## The data
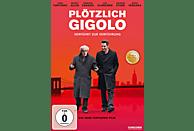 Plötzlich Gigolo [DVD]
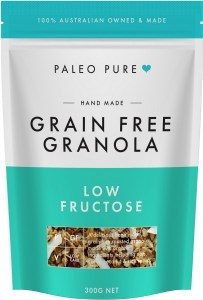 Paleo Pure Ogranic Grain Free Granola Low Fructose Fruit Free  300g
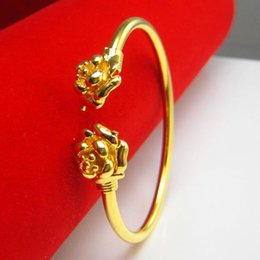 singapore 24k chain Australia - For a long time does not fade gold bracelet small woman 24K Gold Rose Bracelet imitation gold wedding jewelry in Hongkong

---

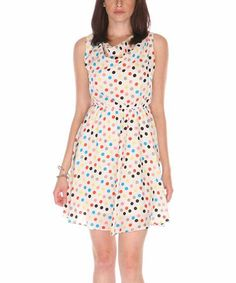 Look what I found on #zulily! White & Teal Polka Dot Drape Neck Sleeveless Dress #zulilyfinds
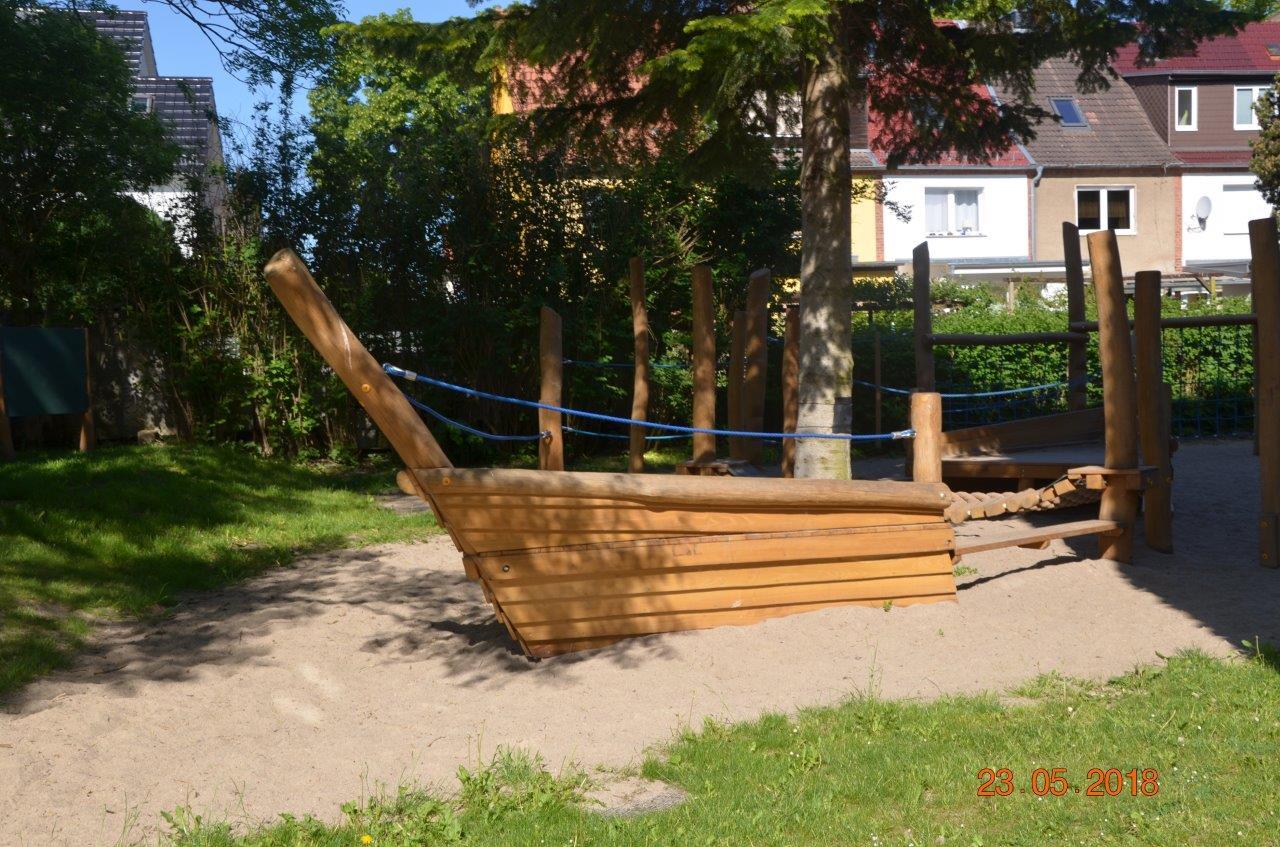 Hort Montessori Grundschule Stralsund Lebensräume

## Aim of the task
In the listing above, find the line containing "Paleo Pure Ogranic" and the line containing "singapore 24k chain"; print those lines and every line between them exactly, leaving out pictures.

## Written answer
 Paleo Pure Ogranic Grain Free Granola Low Fructose Fruit Free  300g
 singapore 24k chain Australia - For a long time does not fade gold bracelet small woman 24K Gold Rose Bracelet imitation gold wedding jewelry in Hongkong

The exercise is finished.